As políticas urbanas, como as demais, são pensadas setorialmente, o que implica em enorme desarticulação. Uma secretaria ou outro órgão em qualquer nível de governo implementa projetos sem qualquer diálogo com as outras secretarias e órgãos públicos que implementam projetos de alguma outra política pública. A questão federativa é também uma complicação. Os três entes federativos estão envolvidos em quase todas as políticas públicas, o que requer enorme esforço de coordenação. Estes sistemas atuam como uma espécie de camisa de força que determina que o processo seja o mesmo em todo o país. Por um lado, centralização excessiva; por outro, dispersão e fragmentação.

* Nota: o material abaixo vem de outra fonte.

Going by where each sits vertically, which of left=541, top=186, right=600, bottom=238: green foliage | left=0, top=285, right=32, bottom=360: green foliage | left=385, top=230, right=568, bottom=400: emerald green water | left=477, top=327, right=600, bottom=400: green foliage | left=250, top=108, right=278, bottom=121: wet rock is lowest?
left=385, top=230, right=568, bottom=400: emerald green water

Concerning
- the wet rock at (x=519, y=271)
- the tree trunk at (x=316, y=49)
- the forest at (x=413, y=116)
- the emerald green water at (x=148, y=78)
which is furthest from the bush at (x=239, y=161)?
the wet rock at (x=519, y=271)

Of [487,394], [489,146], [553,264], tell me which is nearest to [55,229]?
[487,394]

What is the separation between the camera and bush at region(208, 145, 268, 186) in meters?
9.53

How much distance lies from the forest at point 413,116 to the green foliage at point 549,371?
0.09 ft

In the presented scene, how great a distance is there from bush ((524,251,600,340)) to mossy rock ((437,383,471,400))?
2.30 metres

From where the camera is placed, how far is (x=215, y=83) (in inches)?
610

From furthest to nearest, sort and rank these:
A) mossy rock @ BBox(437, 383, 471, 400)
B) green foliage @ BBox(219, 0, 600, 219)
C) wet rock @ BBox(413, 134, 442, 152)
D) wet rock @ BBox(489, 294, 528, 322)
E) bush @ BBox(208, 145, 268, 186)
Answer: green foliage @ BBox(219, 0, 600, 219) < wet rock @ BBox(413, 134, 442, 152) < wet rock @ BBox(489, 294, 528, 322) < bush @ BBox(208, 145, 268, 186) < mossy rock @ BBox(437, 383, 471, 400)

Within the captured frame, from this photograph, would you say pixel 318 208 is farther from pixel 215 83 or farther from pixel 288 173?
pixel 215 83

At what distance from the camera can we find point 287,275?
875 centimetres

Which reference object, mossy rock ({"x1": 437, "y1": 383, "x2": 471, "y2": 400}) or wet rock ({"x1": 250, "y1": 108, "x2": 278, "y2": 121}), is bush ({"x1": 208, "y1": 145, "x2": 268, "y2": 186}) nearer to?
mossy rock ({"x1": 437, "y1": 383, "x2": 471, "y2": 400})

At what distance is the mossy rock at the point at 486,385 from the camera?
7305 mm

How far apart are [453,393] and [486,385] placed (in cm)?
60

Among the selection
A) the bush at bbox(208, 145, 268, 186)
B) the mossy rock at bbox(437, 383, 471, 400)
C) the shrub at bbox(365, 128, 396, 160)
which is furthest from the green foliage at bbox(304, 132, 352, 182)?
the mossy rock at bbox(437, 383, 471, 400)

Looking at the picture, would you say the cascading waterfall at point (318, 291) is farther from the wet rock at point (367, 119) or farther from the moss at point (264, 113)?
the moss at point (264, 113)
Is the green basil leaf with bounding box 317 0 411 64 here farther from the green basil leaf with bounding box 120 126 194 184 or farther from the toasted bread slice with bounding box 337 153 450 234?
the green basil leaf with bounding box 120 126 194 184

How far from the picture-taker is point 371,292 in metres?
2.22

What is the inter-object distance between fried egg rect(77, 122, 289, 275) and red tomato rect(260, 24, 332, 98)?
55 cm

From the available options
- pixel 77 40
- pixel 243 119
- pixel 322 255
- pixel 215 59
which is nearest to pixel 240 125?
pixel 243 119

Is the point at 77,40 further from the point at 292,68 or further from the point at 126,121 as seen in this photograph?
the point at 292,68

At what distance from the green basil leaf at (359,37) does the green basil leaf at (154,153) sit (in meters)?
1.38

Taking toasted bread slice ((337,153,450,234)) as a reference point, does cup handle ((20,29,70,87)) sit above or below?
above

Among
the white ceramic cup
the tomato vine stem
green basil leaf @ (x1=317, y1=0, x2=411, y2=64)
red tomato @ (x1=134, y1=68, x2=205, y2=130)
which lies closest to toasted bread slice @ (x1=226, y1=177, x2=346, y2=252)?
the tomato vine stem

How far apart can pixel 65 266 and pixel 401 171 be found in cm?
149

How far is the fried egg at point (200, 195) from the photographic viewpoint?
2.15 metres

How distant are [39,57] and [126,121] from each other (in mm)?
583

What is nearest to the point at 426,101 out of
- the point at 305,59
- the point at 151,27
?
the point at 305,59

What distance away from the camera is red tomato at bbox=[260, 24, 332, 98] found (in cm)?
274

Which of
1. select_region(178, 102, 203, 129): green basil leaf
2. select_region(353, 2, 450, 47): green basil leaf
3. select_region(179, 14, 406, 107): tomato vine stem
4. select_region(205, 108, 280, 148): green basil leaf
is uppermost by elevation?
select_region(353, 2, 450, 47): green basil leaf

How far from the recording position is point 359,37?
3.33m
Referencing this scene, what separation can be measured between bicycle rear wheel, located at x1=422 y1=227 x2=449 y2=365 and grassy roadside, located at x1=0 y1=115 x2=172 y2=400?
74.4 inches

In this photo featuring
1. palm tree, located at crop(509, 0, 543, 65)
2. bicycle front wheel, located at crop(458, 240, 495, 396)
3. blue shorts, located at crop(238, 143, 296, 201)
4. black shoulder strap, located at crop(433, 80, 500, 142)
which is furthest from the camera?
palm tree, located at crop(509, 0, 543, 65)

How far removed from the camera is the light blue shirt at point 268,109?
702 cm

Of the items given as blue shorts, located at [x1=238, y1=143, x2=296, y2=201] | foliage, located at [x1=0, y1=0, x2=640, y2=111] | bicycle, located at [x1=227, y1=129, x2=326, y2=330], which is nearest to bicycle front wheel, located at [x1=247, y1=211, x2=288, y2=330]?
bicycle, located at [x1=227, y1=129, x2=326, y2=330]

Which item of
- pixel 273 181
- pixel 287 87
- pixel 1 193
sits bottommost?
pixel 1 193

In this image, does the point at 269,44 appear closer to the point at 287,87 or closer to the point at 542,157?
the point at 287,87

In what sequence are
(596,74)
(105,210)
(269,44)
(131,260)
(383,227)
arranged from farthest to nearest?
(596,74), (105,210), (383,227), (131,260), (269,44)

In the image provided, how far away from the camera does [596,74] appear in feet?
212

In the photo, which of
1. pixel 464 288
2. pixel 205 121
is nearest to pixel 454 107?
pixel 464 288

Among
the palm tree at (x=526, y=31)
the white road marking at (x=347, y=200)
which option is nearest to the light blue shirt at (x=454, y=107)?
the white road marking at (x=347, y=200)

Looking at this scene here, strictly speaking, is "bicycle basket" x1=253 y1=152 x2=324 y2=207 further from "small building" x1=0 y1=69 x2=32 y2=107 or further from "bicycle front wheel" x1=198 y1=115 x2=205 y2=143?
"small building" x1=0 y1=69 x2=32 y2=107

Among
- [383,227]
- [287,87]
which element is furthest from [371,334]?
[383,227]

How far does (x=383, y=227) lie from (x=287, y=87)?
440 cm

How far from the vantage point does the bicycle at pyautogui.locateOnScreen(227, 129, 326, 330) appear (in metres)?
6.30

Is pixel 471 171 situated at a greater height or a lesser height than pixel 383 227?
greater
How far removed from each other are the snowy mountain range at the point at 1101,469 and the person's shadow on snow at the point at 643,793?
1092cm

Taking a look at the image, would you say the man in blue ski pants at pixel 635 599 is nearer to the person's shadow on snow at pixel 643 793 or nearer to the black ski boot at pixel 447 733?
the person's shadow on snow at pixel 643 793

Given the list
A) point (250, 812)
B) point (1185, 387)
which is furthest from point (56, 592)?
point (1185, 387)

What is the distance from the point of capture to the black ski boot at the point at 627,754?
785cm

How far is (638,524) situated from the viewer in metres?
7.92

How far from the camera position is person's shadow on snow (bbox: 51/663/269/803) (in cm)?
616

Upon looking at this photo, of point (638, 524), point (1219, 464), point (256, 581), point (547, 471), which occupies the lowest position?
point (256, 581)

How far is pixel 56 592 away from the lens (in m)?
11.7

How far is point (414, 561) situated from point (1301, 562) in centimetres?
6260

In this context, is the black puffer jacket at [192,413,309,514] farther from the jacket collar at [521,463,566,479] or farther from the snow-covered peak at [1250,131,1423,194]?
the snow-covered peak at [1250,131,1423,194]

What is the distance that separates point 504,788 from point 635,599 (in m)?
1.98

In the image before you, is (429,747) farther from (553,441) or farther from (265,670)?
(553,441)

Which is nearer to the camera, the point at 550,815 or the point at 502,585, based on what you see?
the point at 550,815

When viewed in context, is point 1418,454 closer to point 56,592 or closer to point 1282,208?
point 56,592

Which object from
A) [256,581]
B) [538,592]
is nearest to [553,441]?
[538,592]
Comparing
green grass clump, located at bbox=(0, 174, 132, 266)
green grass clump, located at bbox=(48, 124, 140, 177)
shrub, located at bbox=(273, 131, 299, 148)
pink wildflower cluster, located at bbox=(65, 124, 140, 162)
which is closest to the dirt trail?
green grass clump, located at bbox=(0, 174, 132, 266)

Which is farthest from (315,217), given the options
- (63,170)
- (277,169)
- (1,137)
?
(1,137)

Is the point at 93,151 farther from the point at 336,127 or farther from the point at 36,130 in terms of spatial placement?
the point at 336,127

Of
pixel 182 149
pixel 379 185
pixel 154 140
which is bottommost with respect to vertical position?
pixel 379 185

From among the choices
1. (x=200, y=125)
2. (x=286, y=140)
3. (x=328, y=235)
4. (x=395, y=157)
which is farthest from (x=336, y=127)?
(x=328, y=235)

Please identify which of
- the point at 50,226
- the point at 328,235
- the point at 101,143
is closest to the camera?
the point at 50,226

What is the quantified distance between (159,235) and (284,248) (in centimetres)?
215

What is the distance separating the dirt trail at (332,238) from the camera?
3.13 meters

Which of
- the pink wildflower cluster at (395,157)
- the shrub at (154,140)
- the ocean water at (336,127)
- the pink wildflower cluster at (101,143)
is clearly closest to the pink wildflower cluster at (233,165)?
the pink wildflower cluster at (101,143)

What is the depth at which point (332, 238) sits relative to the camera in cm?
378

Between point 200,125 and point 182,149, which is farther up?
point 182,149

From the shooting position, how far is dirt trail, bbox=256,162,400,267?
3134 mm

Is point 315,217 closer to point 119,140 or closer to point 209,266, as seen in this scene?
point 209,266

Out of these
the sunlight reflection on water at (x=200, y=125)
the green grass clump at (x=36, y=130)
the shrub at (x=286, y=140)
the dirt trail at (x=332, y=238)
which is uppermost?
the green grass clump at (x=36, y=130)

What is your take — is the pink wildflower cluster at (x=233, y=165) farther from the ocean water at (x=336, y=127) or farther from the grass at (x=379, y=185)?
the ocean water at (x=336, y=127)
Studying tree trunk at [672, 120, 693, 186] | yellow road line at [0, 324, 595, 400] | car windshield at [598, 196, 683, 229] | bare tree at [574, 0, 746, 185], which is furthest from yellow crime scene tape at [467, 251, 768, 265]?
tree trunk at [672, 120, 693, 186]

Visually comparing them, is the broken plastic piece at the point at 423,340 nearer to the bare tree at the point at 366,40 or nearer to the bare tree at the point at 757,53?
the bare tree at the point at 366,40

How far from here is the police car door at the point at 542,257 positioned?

Não tem de tudo ser sempre realizado da mesma forma em todos os lugares; este país é muito grande.
Todos devem ter percebido que o que foi tratado aqui se refere genericamente às políticas urbanas que foram implementadas nas últimas duas ou três décadas. Merecem críticas por serem, em muitos aspectos, meritórias. Foi ignorado propositalmente o período do atual governo, que nada fez ou propôs em qualquer campo das políticas públicas. O cenário presente tem de ser revertido em novos formatos de políticas públicas que considerem a grandeza territorial, regional e cultural do país, redistribuindo recursos seguindo critérios de justiça social. Só assim, cada qual com seus problemas e soluções, será possível chegar a alguma forma que garanta a todas as pessoas, nas cidades e fora delas, os seus direitos fundamentais.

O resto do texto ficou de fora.